The task of source coreference resolution is to decide which mentions of opinion sources refer to the same entity. The training task can be divided into three parts:
- Source to NP Mapping: In this step, each document is preprocessed to POS tag each word and find the NPs. The NPs are then augmented with named entity information.
- Feature Vector Creation: For every pair of NPs, feature vectors are created. The features are typical for the task of coreference resolution and is described in previous work.
- Classifier Construction: Using the feature vectors from the above step, a training set is created that contains one training example per document. Each training example contains feature vectors for all pairs of NPs in the document, including the ones that do not map to the sources, together with available coreference information for the source noun phrases, i.e. the noun phrases to which the sources of opinion are mapped. The training instances are provided as input to a classifier which learns to produce a clustering of noun phrases for unseen documents.
The authors comment that this task of partially supervised coreference resultion is different from semi supervised techniques because the latter can be defined as clustering of items in presence of limited supervised information like pairwise constraints or labeled points. Also, in the latter there is no training phrase in contrast to the present framework. The paper derives from recent work on semi supervised clustering by taking advantage of the complexity of rich structure dependencies introduced by the clustering problem.

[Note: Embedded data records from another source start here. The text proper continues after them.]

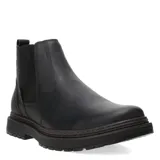 Botas tipo Chelsea de cuero negro con paneles elásticos laterales y suela de goma dentada. Diseño de punta redonda y estilo casual.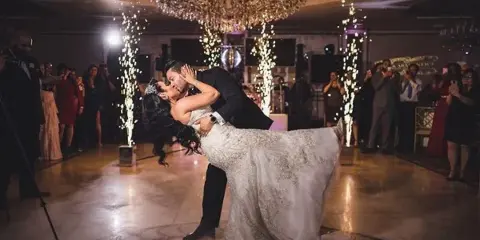 A bride and groom dancing at a wedding reception with sparkler effects and a DJ booth in the background.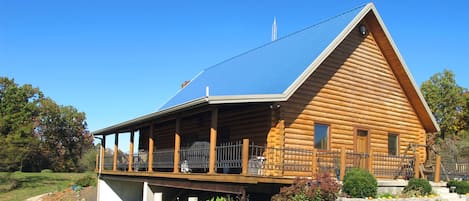 View of front and covered deck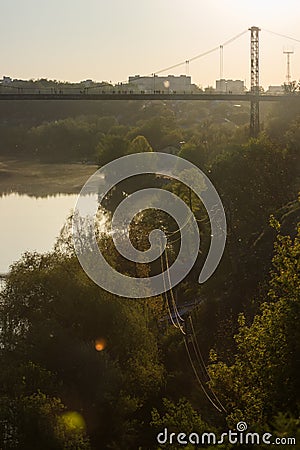 Silhouette of people traveling across bridge Stock Photo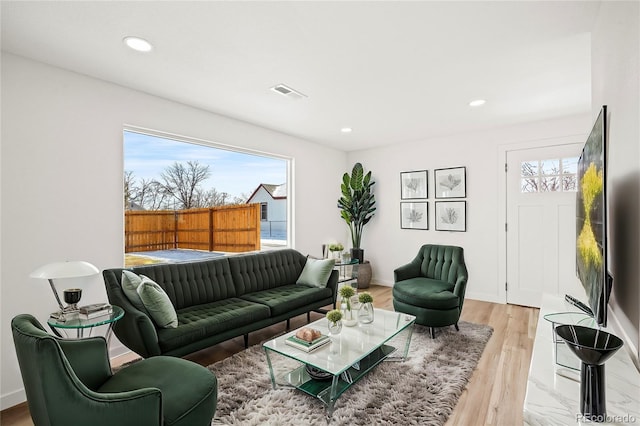 living room with recessed lighting, visible vents, light wood-style flooring, and baseboards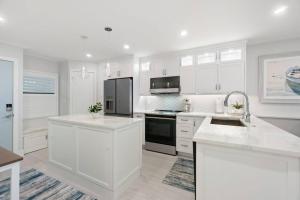a kitchen with white cabinets and a black refrigerator at Riverside Club A209 in Marco Island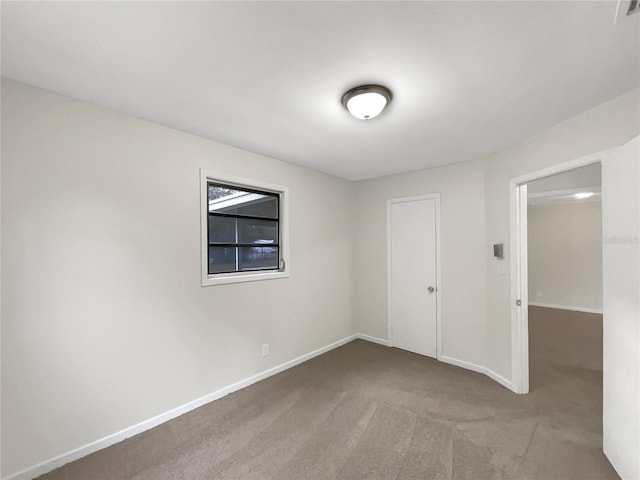 unfurnished room featuring light carpet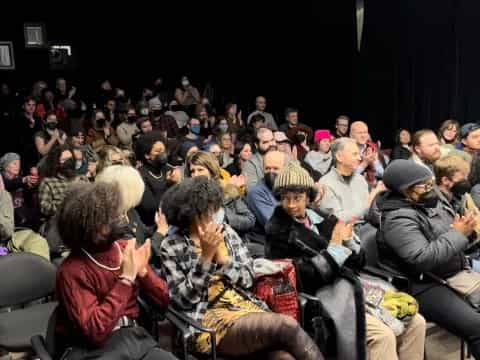 a group of people sitting in chairs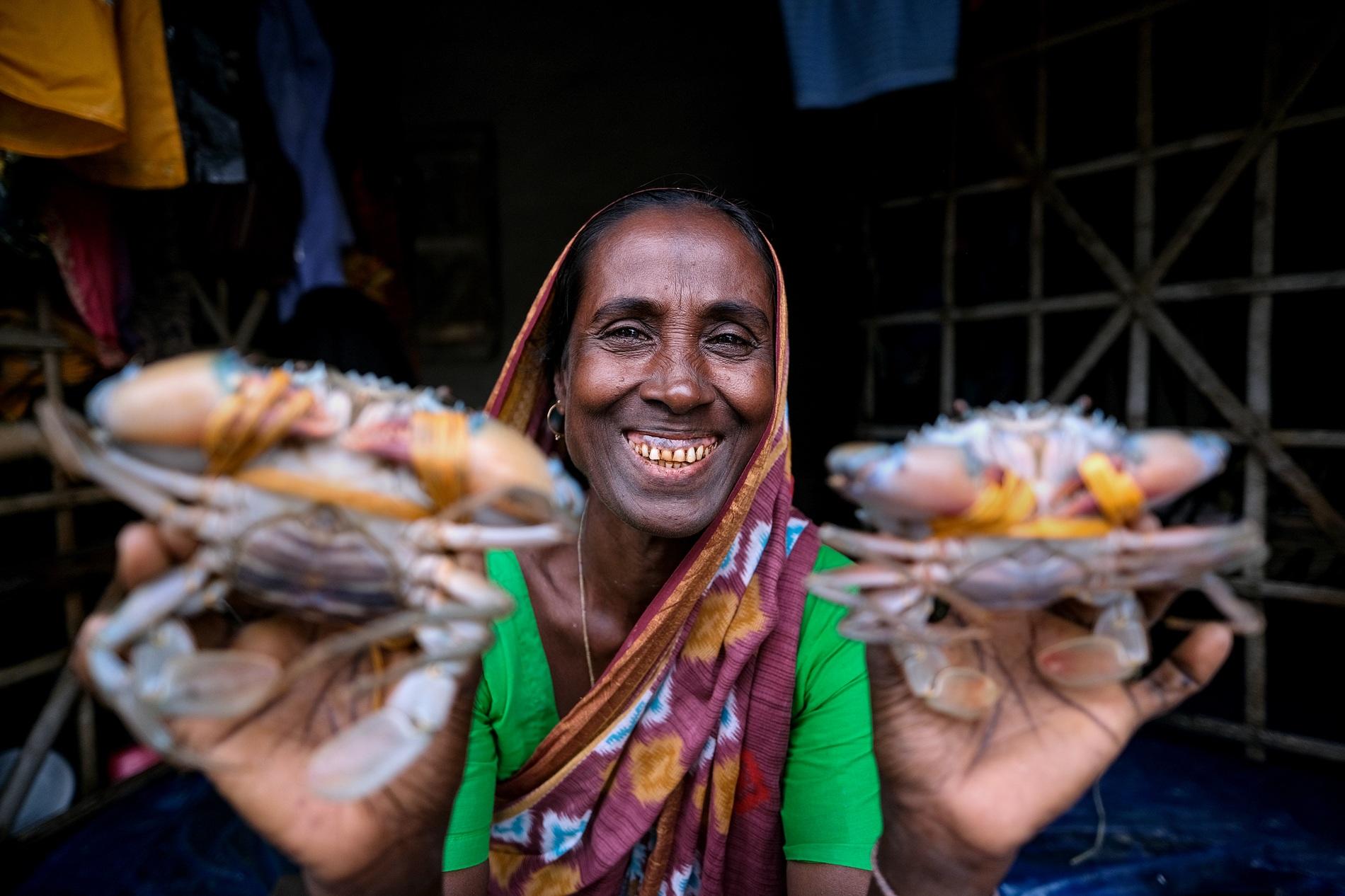 Smiling woman in a colourful sari holds two large crabs toward the camera.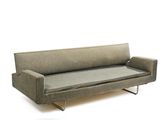 an image of a couch that is sitting on a white surface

The RIPPER algorithm is used for rule learning in the authors' system. In a ruleset creation phrase, each rule is grown until rule's accuracy reaches 1.0 and then it is applied to the pruning data and if it reduces accuracy, the rule is removed. In another phase, the entire training data is used to first grow a replacemet rule and a revised rule for each rule in the ruleset. For each rule, the algorithm considers the original rule, the replacement rule and the revised rule, and keeps the rule that contains the smallest description length in the context of the ruleset.
The authors modify the RIPPER algorithm and names it StRIP, whose full form is Structured Ripper. RIPPER is extended such that every time it makes a decision about a rule, it considers its effect on the overall clustering of items as opposed to considering the instances that the rule classifies as positive/negative in isolation. More details are provided in the paper. In the partially supervised case, the unlabeled data are not used while computing the performance of the rules.
For evaluation, the MPQA corpus is used. It contains 535 documents from World Press. Phrase level opinion is marked in these documents and the annotation scheme is documented in previous work. The authors split the data into a training and a test set of 400 documents and 135 documents respectively. The present system is compared with three supervised baseline systems that are very competitive. The B^3 measure is used along with F1 to compute the performance. It shows that StRIP outperforms the baselines, thus exemplifying the fact that unlabeled NPs can help improve the task of coreference resolution.